(Excerpted data)

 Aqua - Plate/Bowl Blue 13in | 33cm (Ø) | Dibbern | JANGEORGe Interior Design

(End Excerpted data)
(Excerpted data)

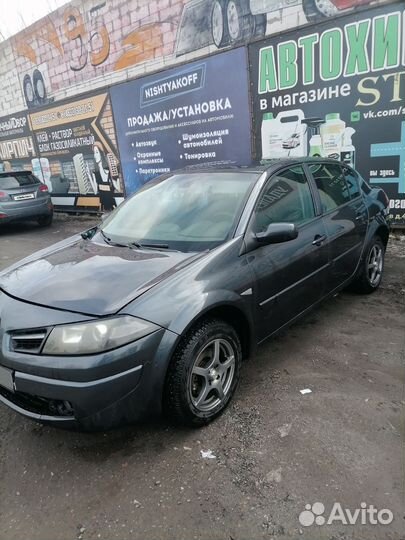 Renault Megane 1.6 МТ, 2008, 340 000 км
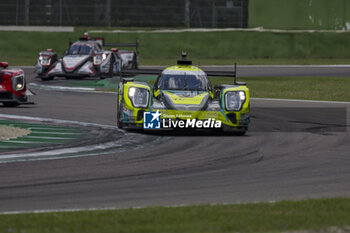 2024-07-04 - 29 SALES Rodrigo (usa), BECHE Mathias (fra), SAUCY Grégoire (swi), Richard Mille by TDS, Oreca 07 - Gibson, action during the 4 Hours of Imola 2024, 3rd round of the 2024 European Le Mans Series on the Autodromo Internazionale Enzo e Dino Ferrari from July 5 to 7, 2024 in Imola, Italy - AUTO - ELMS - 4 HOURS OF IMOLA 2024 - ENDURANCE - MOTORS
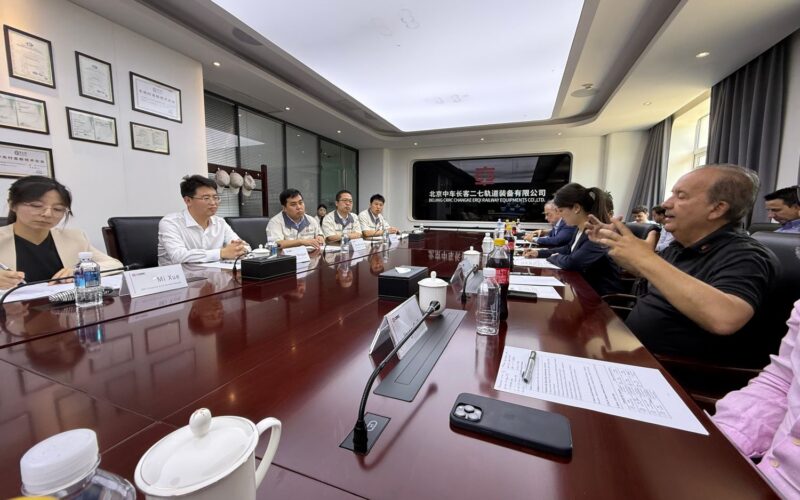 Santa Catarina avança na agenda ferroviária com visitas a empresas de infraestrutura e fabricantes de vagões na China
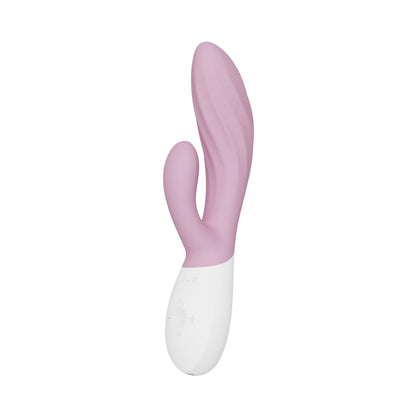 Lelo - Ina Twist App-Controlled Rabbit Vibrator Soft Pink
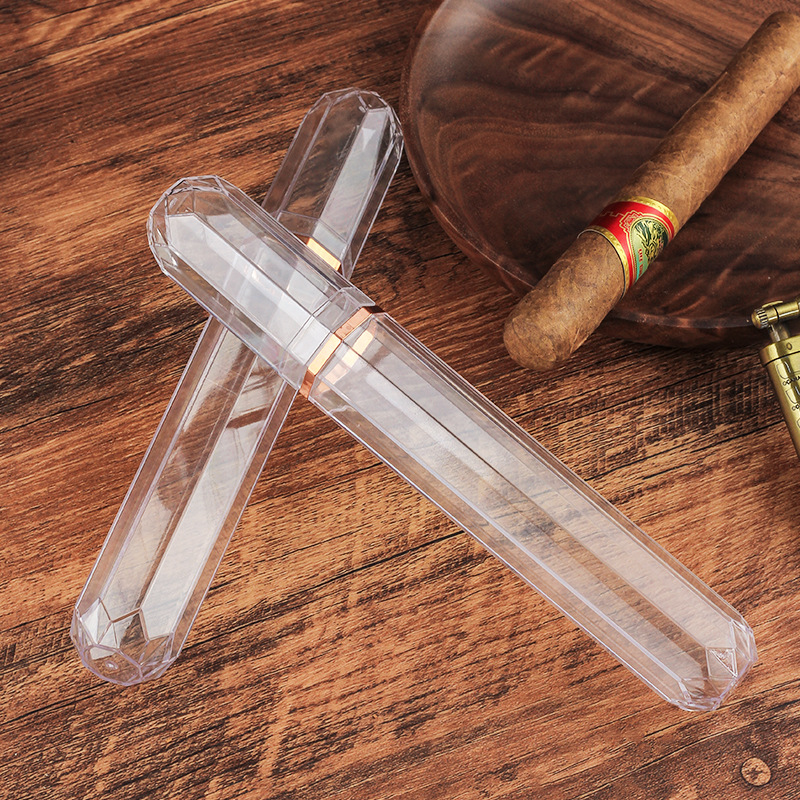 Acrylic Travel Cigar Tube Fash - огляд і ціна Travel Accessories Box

(End Excerpted data)

[Brief] Output only the stretch above from the line with "Renault Megane 1.6 МТ, 2008, 340 000 км" through the line with "Acrylic Travel Cigar", reproduced exactly. Exclude pictures.

[Solution to this exercise]
 Renault Megane 1.6 МТ, 2008, 340 000 км
 2024-07-04 - 29 SALES Rodrigo (usa), BECHE Mathias (fra), SAUCY Grégoire (swi), Richard Mille by TDS, Oreca 07 - Gibson, action during the 4 Hours of Imola 2024, 3rd round of the 2024 European Le Mans Series on the Autodromo Internazionale Enzo e Dino Ferrari from July 5 to 7, 2024 in Imola, Italy - AUTO - ELMS - 4 HOURS OF IMOLA 2024 - ENDURANCE - MOTORS
 Santa Catarina avança na agenda ferroviária com visitas a empresas de infraestrutura e fabricantes de vagões na China
 Lelo - Ina Twist App-Controlled Rabbit Vibrator Soft Pink
 Acrylic Travel Cigar Tube Fash - огляд і ціна Travel Accessories Box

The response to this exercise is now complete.